Books from the Middle East to fall in love with
A four-letter word with immense power and the most enigmatic feeling of all. Love is fickle yet potent, whether it is for a special someone, family and friends or for a specific passion. Great writers wrote about eternal loves, and their fictional stories move us to this day, be it William Shakespeare’s tragic love story, Romeo and Juliet, or our adored Middle Eastern equivalent, The Story of Layla and Majnun. Enjoy the different forms of love in these four books.

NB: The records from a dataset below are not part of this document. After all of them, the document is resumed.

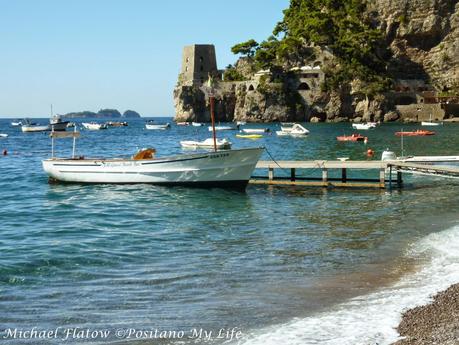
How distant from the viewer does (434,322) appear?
9484 millimetres

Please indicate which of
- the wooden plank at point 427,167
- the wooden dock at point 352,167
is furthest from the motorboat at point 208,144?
the wooden plank at point 427,167

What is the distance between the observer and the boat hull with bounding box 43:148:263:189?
29141mm

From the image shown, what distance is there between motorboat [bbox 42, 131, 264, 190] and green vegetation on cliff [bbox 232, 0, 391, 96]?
92310 mm

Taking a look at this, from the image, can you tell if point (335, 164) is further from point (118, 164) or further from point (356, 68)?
point (356, 68)

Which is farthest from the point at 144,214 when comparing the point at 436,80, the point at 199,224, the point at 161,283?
the point at 436,80

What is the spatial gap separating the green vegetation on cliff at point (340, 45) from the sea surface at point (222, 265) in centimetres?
9574

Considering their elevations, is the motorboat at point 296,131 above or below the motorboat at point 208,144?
above

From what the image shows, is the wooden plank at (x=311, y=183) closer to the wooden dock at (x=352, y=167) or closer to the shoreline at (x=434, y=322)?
the wooden dock at (x=352, y=167)

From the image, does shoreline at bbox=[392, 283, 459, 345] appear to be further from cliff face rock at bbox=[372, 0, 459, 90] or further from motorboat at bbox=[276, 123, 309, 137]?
cliff face rock at bbox=[372, 0, 459, 90]

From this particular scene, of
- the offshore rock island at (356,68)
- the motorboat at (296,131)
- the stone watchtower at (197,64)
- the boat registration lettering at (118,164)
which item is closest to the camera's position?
the boat registration lettering at (118,164)

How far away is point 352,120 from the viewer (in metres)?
119

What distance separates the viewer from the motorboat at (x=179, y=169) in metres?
29.1

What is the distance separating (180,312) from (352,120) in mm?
112120

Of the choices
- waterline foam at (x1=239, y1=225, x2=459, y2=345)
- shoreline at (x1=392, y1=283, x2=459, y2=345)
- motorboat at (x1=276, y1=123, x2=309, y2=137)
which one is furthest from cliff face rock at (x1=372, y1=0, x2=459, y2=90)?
shoreline at (x1=392, y1=283, x2=459, y2=345)
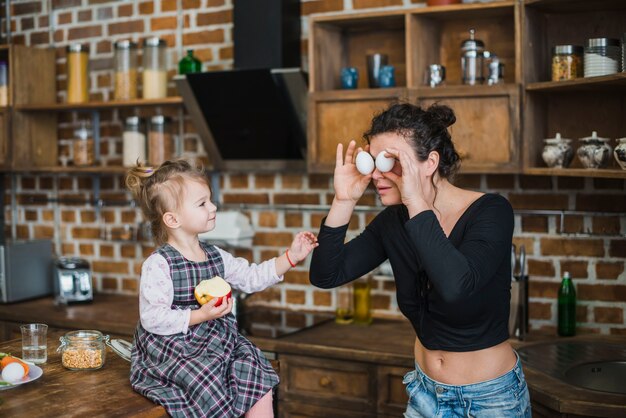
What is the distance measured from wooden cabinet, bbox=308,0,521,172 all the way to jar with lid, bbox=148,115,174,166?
0.91 m

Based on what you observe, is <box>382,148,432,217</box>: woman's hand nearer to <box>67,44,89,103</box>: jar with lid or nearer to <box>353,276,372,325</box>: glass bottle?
<box>353,276,372,325</box>: glass bottle

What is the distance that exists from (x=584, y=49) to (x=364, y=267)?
3.83 ft

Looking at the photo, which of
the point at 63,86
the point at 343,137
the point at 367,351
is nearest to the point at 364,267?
the point at 367,351

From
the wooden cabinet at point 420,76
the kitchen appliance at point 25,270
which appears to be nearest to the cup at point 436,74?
the wooden cabinet at point 420,76

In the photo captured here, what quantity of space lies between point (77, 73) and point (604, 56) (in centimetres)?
255

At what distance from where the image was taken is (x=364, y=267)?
94.6 inches

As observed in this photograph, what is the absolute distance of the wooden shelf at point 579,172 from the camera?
265 centimetres

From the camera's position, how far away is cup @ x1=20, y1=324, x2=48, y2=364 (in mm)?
2277

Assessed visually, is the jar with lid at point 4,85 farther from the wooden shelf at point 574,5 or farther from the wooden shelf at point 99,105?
the wooden shelf at point 574,5

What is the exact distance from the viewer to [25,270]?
163 inches

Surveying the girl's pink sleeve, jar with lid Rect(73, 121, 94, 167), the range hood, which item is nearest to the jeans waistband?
the girl's pink sleeve

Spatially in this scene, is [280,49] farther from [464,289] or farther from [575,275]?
[464,289]

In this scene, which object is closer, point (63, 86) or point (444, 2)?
point (444, 2)

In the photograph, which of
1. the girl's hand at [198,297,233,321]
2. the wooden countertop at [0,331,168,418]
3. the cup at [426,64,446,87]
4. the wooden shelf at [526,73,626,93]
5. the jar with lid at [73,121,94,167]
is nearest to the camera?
the wooden countertop at [0,331,168,418]
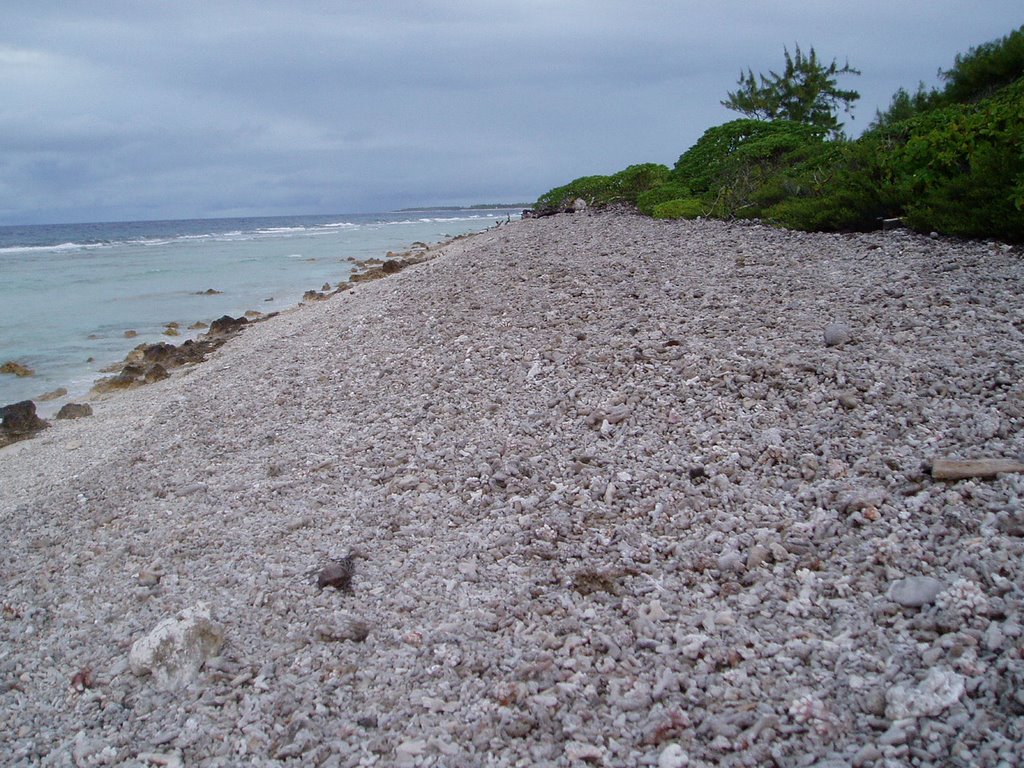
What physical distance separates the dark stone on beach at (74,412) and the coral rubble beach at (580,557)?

In 128 pages, the devoted Iranian- American translator of Rumi, the Persian poet, gifts the world one of the most treasured written works— The Love Poems of Rumi. The book transcends readers into a serene place, where love lies within each page.
Translated by Nader Khalili.
Ella Rubenstein, an unhappily-married literary agent reads Sweet Blasphemy, a novel by Aziz Zahara. The story is about Rumi and his confidant Shams, and Rumi’s transformation through forty love rules. As Ella reads on, she feels Zahara is acting as Shams was to Rumi—teaching her how to set herself free and to follow her own heart.
Elif Shafak
A cross-cultural love story. Isabel Parkman and an Egyptian-American conductor parallel her great-grandparent’s story of Anna Winterbourne and Sharif al-Baroudi, creating a map full of life and love. Published in 1999, The Map of Love stands the test of time as an extraordinary, romantic tale.
Ahdaf Soueif
Arabian Romantic captures what it was like to live in central Arabia before the imposition of austere norms by the Wahhabi authorities in the early 20th century: tales of robbery and hot pursuit; perilous desert crossings; scenes of exhaustion and chaos when water is raised from deep wells under harsh conditions; the distress of wounded and worn-out animals on the brink of perdition; once proud warriors who are at the mercy of their enemy on the field of battle. Such images lend poignancy to the suffering of the poet’s love-stricken heart, while also painting a vivid portrait of typical Bedouin life.
Abdallāh ibn Sbayyil Translated by Marcel Kurpershoek.